Ask HN:  Should I exercise my stock options? - throwaway958123

Hey HN,<p>TL;DR:  I&#x27;m leaving my job at a pre-series A startup. Is it worth exercising my stock options? It would cost $15k for 2% of shares outstanding.<p>I&#x27;m a long-time HN user posting from a throwaway account -- hoping someone here has experience with this.<p>More info:<p>I decided to leave my job as an engineer at a startup. My vested shares amount to 2% of total shares outstanding.

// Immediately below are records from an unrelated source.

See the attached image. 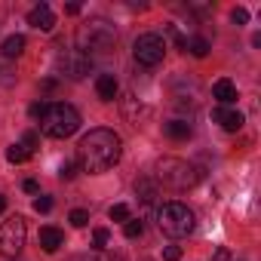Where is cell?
Here are the masks:
<instances>
[{
	"instance_id": "cell-17",
	"label": "cell",
	"mask_w": 261,
	"mask_h": 261,
	"mask_svg": "<svg viewBox=\"0 0 261 261\" xmlns=\"http://www.w3.org/2000/svg\"><path fill=\"white\" fill-rule=\"evenodd\" d=\"M188 49H191V56H197V59H206L209 56V40L206 37H194V40H188Z\"/></svg>"
},
{
	"instance_id": "cell-18",
	"label": "cell",
	"mask_w": 261,
	"mask_h": 261,
	"mask_svg": "<svg viewBox=\"0 0 261 261\" xmlns=\"http://www.w3.org/2000/svg\"><path fill=\"white\" fill-rule=\"evenodd\" d=\"M123 233H126L129 240H136V237L145 233V224H142L139 218H129V221H123Z\"/></svg>"
},
{
	"instance_id": "cell-19",
	"label": "cell",
	"mask_w": 261,
	"mask_h": 261,
	"mask_svg": "<svg viewBox=\"0 0 261 261\" xmlns=\"http://www.w3.org/2000/svg\"><path fill=\"white\" fill-rule=\"evenodd\" d=\"M28 157H31V154H28L22 145H13V148H7V160H10V163H16V166H19V163H25Z\"/></svg>"
},
{
	"instance_id": "cell-24",
	"label": "cell",
	"mask_w": 261,
	"mask_h": 261,
	"mask_svg": "<svg viewBox=\"0 0 261 261\" xmlns=\"http://www.w3.org/2000/svg\"><path fill=\"white\" fill-rule=\"evenodd\" d=\"M74 175H77V163H71V160H68V163H62V169H59V178H62V181H71Z\"/></svg>"
},
{
	"instance_id": "cell-5",
	"label": "cell",
	"mask_w": 261,
	"mask_h": 261,
	"mask_svg": "<svg viewBox=\"0 0 261 261\" xmlns=\"http://www.w3.org/2000/svg\"><path fill=\"white\" fill-rule=\"evenodd\" d=\"M194 224H197V218H194V212H191L185 203H163V206L157 209V227H160L166 237L181 240V237L194 233Z\"/></svg>"
},
{
	"instance_id": "cell-27",
	"label": "cell",
	"mask_w": 261,
	"mask_h": 261,
	"mask_svg": "<svg viewBox=\"0 0 261 261\" xmlns=\"http://www.w3.org/2000/svg\"><path fill=\"white\" fill-rule=\"evenodd\" d=\"M181 258V249L178 246H166L163 249V261H178Z\"/></svg>"
},
{
	"instance_id": "cell-8",
	"label": "cell",
	"mask_w": 261,
	"mask_h": 261,
	"mask_svg": "<svg viewBox=\"0 0 261 261\" xmlns=\"http://www.w3.org/2000/svg\"><path fill=\"white\" fill-rule=\"evenodd\" d=\"M92 71V59H86L80 49H68L59 56V74L68 80H83Z\"/></svg>"
},
{
	"instance_id": "cell-16",
	"label": "cell",
	"mask_w": 261,
	"mask_h": 261,
	"mask_svg": "<svg viewBox=\"0 0 261 261\" xmlns=\"http://www.w3.org/2000/svg\"><path fill=\"white\" fill-rule=\"evenodd\" d=\"M136 194H139V200H142L145 206H151V203L157 200V188H154L148 178H139V181H136Z\"/></svg>"
},
{
	"instance_id": "cell-2",
	"label": "cell",
	"mask_w": 261,
	"mask_h": 261,
	"mask_svg": "<svg viewBox=\"0 0 261 261\" xmlns=\"http://www.w3.org/2000/svg\"><path fill=\"white\" fill-rule=\"evenodd\" d=\"M114 43H117V31L105 19H92V22H86V25L77 28V46H80V53L86 59L108 56L114 49Z\"/></svg>"
},
{
	"instance_id": "cell-12",
	"label": "cell",
	"mask_w": 261,
	"mask_h": 261,
	"mask_svg": "<svg viewBox=\"0 0 261 261\" xmlns=\"http://www.w3.org/2000/svg\"><path fill=\"white\" fill-rule=\"evenodd\" d=\"M40 246L43 252H59L65 246V233L59 227H40Z\"/></svg>"
},
{
	"instance_id": "cell-10",
	"label": "cell",
	"mask_w": 261,
	"mask_h": 261,
	"mask_svg": "<svg viewBox=\"0 0 261 261\" xmlns=\"http://www.w3.org/2000/svg\"><path fill=\"white\" fill-rule=\"evenodd\" d=\"M212 95H215V101H218L221 108H227V105H233V101H237V86H233L227 77H221V80H215Z\"/></svg>"
},
{
	"instance_id": "cell-7",
	"label": "cell",
	"mask_w": 261,
	"mask_h": 261,
	"mask_svg": "<svg viewBox=\"0 0 261 261\" xmlns=\"http://www.w3.org/2000/svg\"><path fill=\"white\" fill-rule=\"evenodd\" d=\"M133 56H136L139 65L154 68V65H160L163 56H166V40H163L160 34H139L136 43H133Z\"/></svg>"
},
{
	"instance_id": "cell-32",
	"label": "cell",
	"mask_w": 261,
	"mask_h": 261,
	"mask_svg": "<svg viewBox=\"0 0 261 261\" xmlns=\"http://www.w3.org/2000/svg\"><path fill=\"white\" fill-rule=\"evenodd\" d=\"M65 13H68V16H77V13H80V4H68Z\"/></svg>"
},
{
	"instance_id": "cell-29",
	"label": "cell",
	"mask_w": 261,
	"mask_h": 261,
	"mask_svg": "<svg viewBox=\"0 0 261 261\" xmlns=\"http://www.w3.org/2000/svg\"><path fill=\"white\" fill-rule=\"evenodd\" d=\"M212 261H230V252H227V249H215Z\"/></svg>"
},
{
	"instance_id": "cell-25",
	"label": "cell",
	"mask_w": 261,
	"mask_h": 261,
	"mask_svg": "<svg viewBox=\"0 0 261 261\" xmlns=\"http://www.w3.org/2000/svg\"><path fill=\"white\" fill-rule=\"evenodd\" d=\"M53 209V197H37L34 200V212H49Z\"/></svg>"
},
{
	"instance_id": "cell-20",
	"label": "cell",
	"mask_w": 261,
	"mask_h": 261,
	"mask_svg": "<svg viewBox=\"0 0 261 261\" xmlns=\"http://www.w3.org/2000/svg\"><path fill=\"white\" fill-rule=\"evenodd\" d=\"M108 215H111V221H129V206L126 203H114L108 209Z\"/></svg>"
},
{
	"instance_id": "cell-11",
	"label": "cell",
	"mask_w": 261,
	"mask_h": 261,
	"mask_svg": "<svg viewBox=\"0 0 261 261\" xmlns=\"http://www.w3.org/2000/svg\"><path fill=\"white\" fill-rule=\"evenodd\" d=\"M212 117L221 123V129H227V133H237V129L243 126V114L240 111H230V108H215Z\"/></svg>"
},
{
	"instance_id": "cell-4",
	"label": "cell",
	"mask_w": 261,
	"mask_h": 261,
	"mask_svg": "<svg viewBox=\"0 0 261 261\" xmlns=\"http://www.w3.org/2000/svg\"><path fill=\"white\" fill-rule=\"evenodd\" d=\"M40 129L49 139H68L80 129V114H77V108H71L65 101L46 105V114L40 117Z\"/></svg>"
},
{
	"instance_id": "cell-22",
	"label": "cell",
	"mask_w": 261,
	"mask_h": 261,
	"mask_svg": "<svg viewBox=\"0 0 261 261\" xmlns=\"http://www.w3.org/2000/svg\"><path fill=\"white\" fill-rule=\"evenodd\" d=\"M68 221H71L74 227H86V224H89V212H86V209H74V212L68 215Z\"/></svg>"
},
{
	"instance_id": "cell-15",
	"label": "cell",
	"mask_w": 261,
	"mask_h": 261,
	"mask_svg": "<svg viewBox=\"0 0 261 261\" xmlns=\"http://www.w3.org/2000/svg\"><path fill=\"white\" fill-rule=\"evenodd\" d=\"M0 53H4L7 59H19V56L25 53V37H22V34H10V37L4 40V49H0Z\"/></svg>"
},
{
	"instance_id": "cell-33",
	"label": "cell",
	"mask_w": 261,
	"mask_h": 261,
	"mask_svg": "<svg viewBox=\"0 0 261 261\" xmlns=\"http://www.w3.org/2000/svg\"><path fill=\"white\" fill-rule=\"evenodd\" d=\"M0 212H7V197L0 194Z\"/></svg>"
},
{
	"instance_id": "cell-1",
	"label": "cell",
	"mask_w": 261,
	"mask_h": 261,
	"mask_svg": "<svg viewBox=\"0 0 261 261\" xmlns=\"http://www.w3.org/2000/svg\"><path fill=\"white\" fill-rule=\"evenodd\" d=\"M123 142L114 129H89L77 145V163L83 172H108L120 163Z\"/></svg>"
},
{
	"instance_id": "cell-23",
	"label": "cell",
	"mask_w": 261,
	"mask_h": 261,
	"mask_svg": "<svg viewBox=\"0 0 261 261\" xmlns=\"http://www.w3.org/2000/svg\"><path fill=\"white\" fill-rule=\"evenodd\" d=\"M37 145H40L37 133H25V139H22V148H25L28 154H34V151H37Z\"/></svg>"
},
{
	"instance_id": "cell-9",
	"label": "cell",
	"mask_w": 261,
	"mask_h": 261,
	"mask_svg": "<svg viewBox=\"0 0 261 261\" xmlns=\"http://www.w3.org/2000/svg\"><path fill=\"white\" fill-rule=\"evenodd\" d=\"M28 25L37 28V31H53L56 28V13L49 10V4H40L28 13Z\"/></svg>"
},
{
	"instance_id": "cell-3",
	"label": "cell",
	"mask_w": 261,
	"mask_h": 261,
	"mask_svg": "<svg viewBox=\"0 0 261 261\" xmlns=\"http://www.w3.org/2000/svg\"><path fill=\"white\" fill-rule=\"evenodd\" d=\"M200 178H203V172L194 163H188V160H178V157L157 160V181L166 185V188H172V191H188Z\"/></svg>"
},
{
	"instance_id": "cell-13",
	"label": "cell",
	"mask_w": 261,
	"mask_h": 261,
	"mask_svg": "<svg viewBox=\"0 0 261 261\" xmlns=\"http://www.w3.org/2000/svg\"><path fill=\"white\" fill-rule=\"evenodd\" d=\"M95 92H98L101 101H114V98H117V77H114V74H98Z\"/></svg>"
},
{
	"instance_id": "cell-21",
	"label": "cell",
	"mask_w": 261,
	"mask_h": 261,
	"mask_svg": "<svg viewBox=\"0 0 261 261\" xmlns=\"http://www.w3.org/2000/svg\"><path fill=\"white\" fill-rule=\"evenodd\" d=\"M108 240H111L108 227H95V230H92V249H98V252H101V249L108 246Z\"/></svg>"
},
{
	"instance_id": "cell-31",
	"label": "cell",
	"mask_w": 261,
	"mask_h": 261,
	"mask_svg": "<svg viewBox=\"0 0 261 261\" xmlns=\"http://www.w3.org/2000/svg\"><path fill=\"white\" fill-rule=\"evenodd\" d=\"M22 188H25V191H28V194H37V181H34V178H28V181H25V185H22Z\"/></svg>"
},
{
	"instance_id": "cell-28",
	"label": "cell",
	"mask_w": 261,
	"mask_h": 261,
	"mask_svg": "<svg viewBox=\"0 0 261 261\" xmlns=\"http://www.w3.org/2000/svg\"><path fill=\"white\" fill-rule=\"evenodd\" d=\"M43 114H46V101H34V105H31V117H34V120H40Z\"/></svg>"
},
{
	"instance_id": "cell-26",
	"label": "cell",
	"mask_w": 261,
	"mask_h": 261,
	"mask_svg": "<svg viewBox=\"0 0 261 261\" xmlns=\"http://www.w3.org/2000/svg\"><path fill=\"white\" fill-rule=\"evenodd\" d=\"M230 19H233V25H246V22H249V13H246L243 7H237V10L230 13Z\"/></svg>"
},
{
	"instance_id": "cell-6",
	"label": "cell",
	"mask_w": 261,
	"mask_h": 261,
	"mask_svg": "<svg viewBox=\"0 0 261 261\" xmlns=\"http://www.w3.org/2000/svg\"><path fill=\"white\" fill-rule=\"evenodd\" d=\"M25 237H28L25 218L22 215L7 218L4 224H0V255H4V258H16L22 252V246H25Z\"/></svg>"
},
{
	"instance_id": "cell-30",
	"label": "cell",
	"mask_w": 261,
	"mask_h": 261,
	"mask_svg": "<svg viewBox=\"0 0 261 261\" xmlns=\"http://www.w3.org/2000/svg\"><path fill=\"white\" fill-rule=\"evenodd\" d=\"M98 261H126V258H123L120 252H105V255H101Z\"/></svg>"
},
{
	"instance_id": "cell-14",
	"label": "cell",
	"mask_w": 261,
	"mask_h": 261,
	"mask_svg": "<svg viewBox=\"0 0 261 261\" xmlns=\"http://www.w3.org/2000/svg\"><path fill=\"white\" fill-rule=\"evenodd\" d=\"M163 133L169 136V139H191V133H194V129H191V123L188 120H169V123H163Z\"/></svg>"
}]
</instances>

Once the company&#x27;s convertible notes convert to equity, I&#x27;ll be diluted down to 1.5%. They haven&#x27;t raised a series A, yet.<p>My stock option contract stipulates that I must exercise within 3 months of leaving, or the options expire. The cost of exercising is about $15k (vested shares * strike price). My life savings is 60k. I&#x27;m 24.<p>What would you do in this situation? What are some things to consider? Are there ways to exercise without paying until the company exits?<p>What do most people do in this situation? I&#x27;d really appreciate any advice.<p>Thanks guys
======
doctorwho
What are the odds you'll ever be able to sell your shares?

Are you going to make more than if you invested that 15K today at a reasonable
(but safe) rate of return?

What are the odds that the company goes belly up or you can't sell? Could you
live with a 100% loss?

------
NonEUCitizen
Remember it's NOT a binary decision. You can exercise _some_ , e.g. perhaps
$7.5K for 1%, or $3.75K for 0.5%. Don't think of it as zero or $15K.